The process of acquiring a home has always been rife with fraud, and as the mortgage process has further digitized, new opportunities for fraud have emerged. There are two major trends that play a role in the rise of fraud.
First, while mortgage rates reached historical lows, the largest cohort of millennials reached their peak homebuying age. This combination of forces resulted in an increasing number of younger, first-time homebuyers in the marketplace. Even though the younger generation is digitally savvy, this group has also never gone through the homebuying process before, leaving them vulnerable targets to scammers.
Secondly, the pandemic has caused financial stress for some individuals. As jobs were lost, people lost the ability to make payments on their loans, and as a result, this increased mortgage delinquencies. While payment forbearance and foreclosure moratoriums have allowed most people to keep their homes, as these programs end, those who haven’t been able to get back on their feet may be in trouble.
Economic hardship often creates an environment that is ripe for scammers. As homeowners face financial challenges, they can become increasingly desperate for a solution and sometimes make risky decisions when under duress.
In response to this, district attorneys are advancing efforts to help people protect their investment and themselves against fraud. For example, in San Bernardino County, California, the District Attorney’s Real Estate Fraud office includes a team of professionals who investigate and prosecute individuals and businesses who commit real estate fraud.
Digital transformation and fraud
The use of digital and mobile technology to complete real estate transactions has increased in recent years, particularly during the pandemic. Overall online transactions grew by 80% in 2020 in comparison to 2019.
While online and mobile transactions offer the benefit of speed and convenience, they also provide a new opportunity for fraudulent activity.
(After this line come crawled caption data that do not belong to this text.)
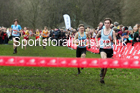Senior boys, 2020 New Balance English Schools Champs., Sefton Park, Liverpool. Photo: David T. Hewitson/Sports for All Pics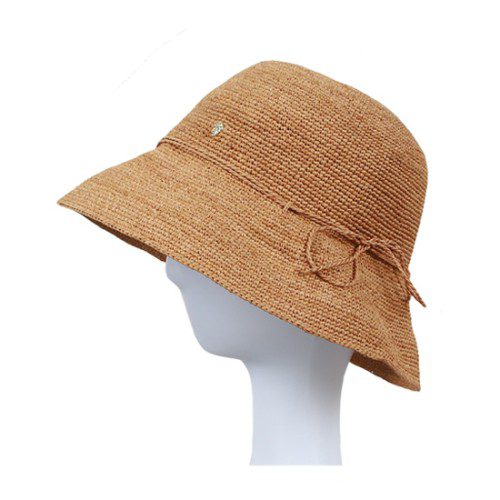 [미국본사 정식수입] 헬렌카민스키 프로방스 8/10 여성 버킷햇 벙거지모자 2COLOR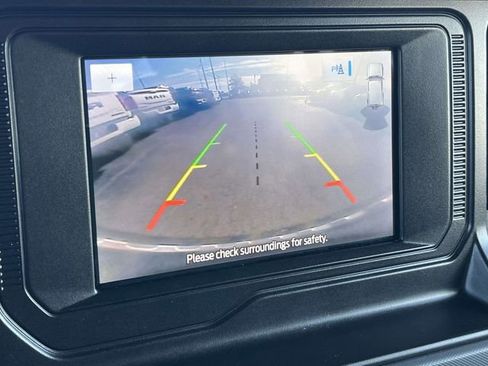 Used 2023 Ford Bronco Big Bend image 29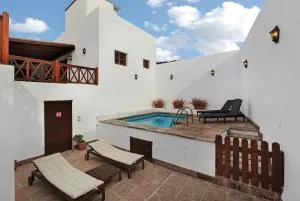 Rincón de Daute - Los Silos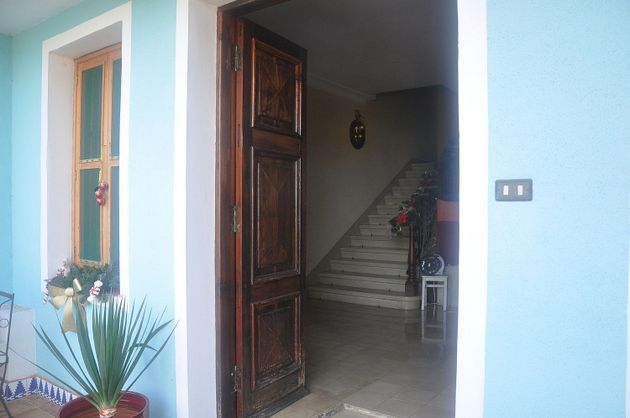 Foto 2 de Xalet en venda a San Antonio - Las Arenas de 7 habitacions amb terrassa i piscina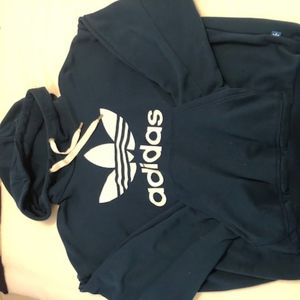 Adidas Sweatshirt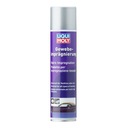 LIQUI MOLY Для гидроизоляции крыши кабриолетов, тентовые ткани отталкивают воду.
In 2020, there was a 48% increase in the number of mobile fraud attacks. While lenders, title companies and real estate brokerages address cybersecurity internally and with their customers, identity theft and fraud continue to be issues in the real estate market. Consumers reported losing more than $3.3 billion to fraud in 2020, up from $1.8 billion in 2019, and 21% of all fraud attacks occurred in mobile transactions.
Property fraud trends
Unfortunately, a corollary of increased fraud on digital and mobile transactions as a whole — as well as the intersection of a flood of first-time homebuyers and existing homeowners in stages of mortgage distress — is an increase in mortgage fraud. The CoreLogic® National Mortgage Application Fraud Risk Index increased by 11.9% during the first quarter of 2021 compared to the fourth quarter of 2020 and increased 7.7% compared to the first quarter of 2020.
A variety of types of mortgage fraud increased in 2020, including alerts related to income reasonability for both purchase and refinance applications. Other issues of potential fraud include questions about valuations because of rapid price increases. The states with the highest mortgage fraud risk indexes include New York, Florida and Nevada.
According to CoreLogic, mortgage fraud is predicted to continue to rise in 2021 as interest rates rise and affordability declines, which will contribute to market volatility and stressed borrowers.
Solutions to property fraud
Stopping property fraud or reducing the consequences of fraud by catching it early requires both education and monitoring. District attorneys and their staffs have a role to play in both of these tasks as well as in prosecuting people who commit fraud.
First, alerting first-time buyers about the potential types of fraud and identity theft that occur reminds them to protect their data and avoid taking risks during a transaction. Scammers sometimes monitor real estate transactions and send fraudulent emails requesting financial information or a transfer of funds to a false bank account. The offices of district attorneys can use social media, direct outreach and service providers to reach millennial buyers, thus increasing their awareness of the risks they face.
Senior homeowners are frequent targets of scammers for property fraud and should be educated about the potential risks they face as well. Seniors may be at risk from fraudulent loan modifications, false access to their home equity and deed transfers that can result in their losing their homes.
CoreLogic’s property verification and fraud services offers extensive data and insight into property records such as liens, deeds and mortgages that can keep each county agency informed and track potential fraud. The digital monitoring service, when activated by the local municipality, can search data nationwide to identify potential instances of false occupancy or exemption claims. In addition, homeowners can proactively receive notifications about deeds recorded on their property and default or notice of sale transactions, so they have an opportunity to prevent a scammer taking their equity and their home.
Early detection of potential property fraud can be beneficial to law enforcement, too, since it can be difficult to pursue and catch scammers if the criminal act goes unnoticed for several years. Sometimes homeowners are unaware of property fraud until they attempt to refinance or sell their home.
Keeping an eye out for red flags and ensuring the district attorney’s staff is up to date on the latest trends can mean preserving the safety of someone’s home, typically their biggest financial asset. As the real estate market adapts to more first-time buyers and more distressed homeowners, educating and notifying residents about potential scams becomes an even more essential service.